2. Economics: whither Putinomics (or, wither, Putinomics)? Russia’s economy has done well enough, and it likely on the upswing, but it remains dependent on oil and gas revenues and, Skolkovo hype notwithstanding, there is little evidence of diversification. Already, Putin is having to indicate that he can’t and won’t live up to his spending promises, with the signs being that the money will go to guns, not butter. Issues of potential stagnation, industrial decline, over-stretched infrastructure, inadequate educational base and wide class and regional inequalities will continue to dog ‘Putinomics.’ Kudrin and those like him may have some of the answers, but these came with social and political implications Putin at first may not understand and then may not accept.
3. Law and liberty: securing the elites without shackling the Kremlin.
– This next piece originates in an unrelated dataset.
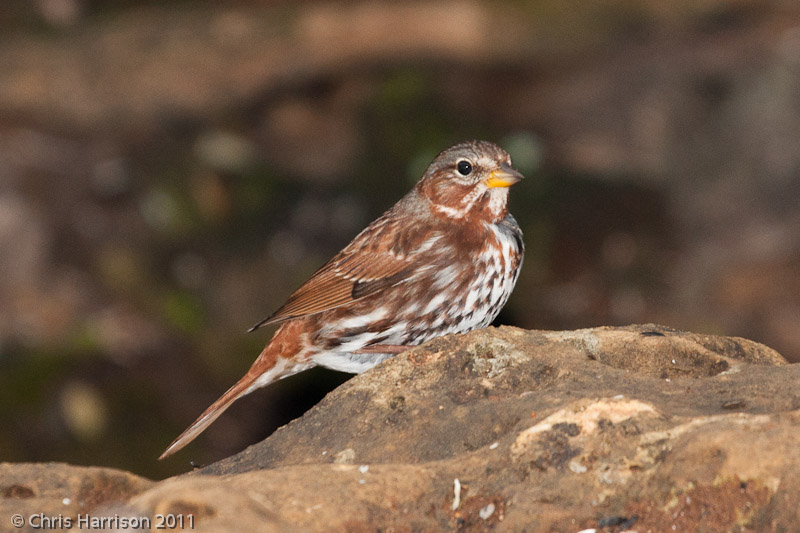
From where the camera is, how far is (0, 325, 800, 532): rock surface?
274 cm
In the most recent Power Vertical podcast, Brian Whitmore and Kirill Kobrin discussed the changing mood of the elite, the rising disagreements amongst them about Russia’s future and, most interestingly, the impact of the wealth they acquired under Putin. A degree of legal anarchy is nice when you’re able to exploit it to make yourself rich, but once you’ve become rich, you want security — which essentially means a working legal system to protect your property, liberty and inheritance rights. (I’d add that this is much the same trajectory as we see among mobsters; draw your own conclusions.) Brian noted that as a result they thus have a tendency to see an advantage in a liberal future; I’d give it a slightly different spin, even if I end up in the same place. A rule-of-law state, a Rechtsstaat, is often liberal and democratic, but need not be. What they want is a Rechtstaat; in theory, this can be provided by an authoritarian regime able to bind itself by laws reflecting elite interests or willing to show such self-control that the elite consider it bound by an informal constitution. In many ways, this was what Medvedev was addressing with his talk of an end to “legal nihilism.” However, I see few signs of a similar willingness on Putin’s part to constrain himself or his Kremlin with laws or etiquette. Thus, the elite may well come to Brian’s conclusion: that only through reform and liberalization can they get that security.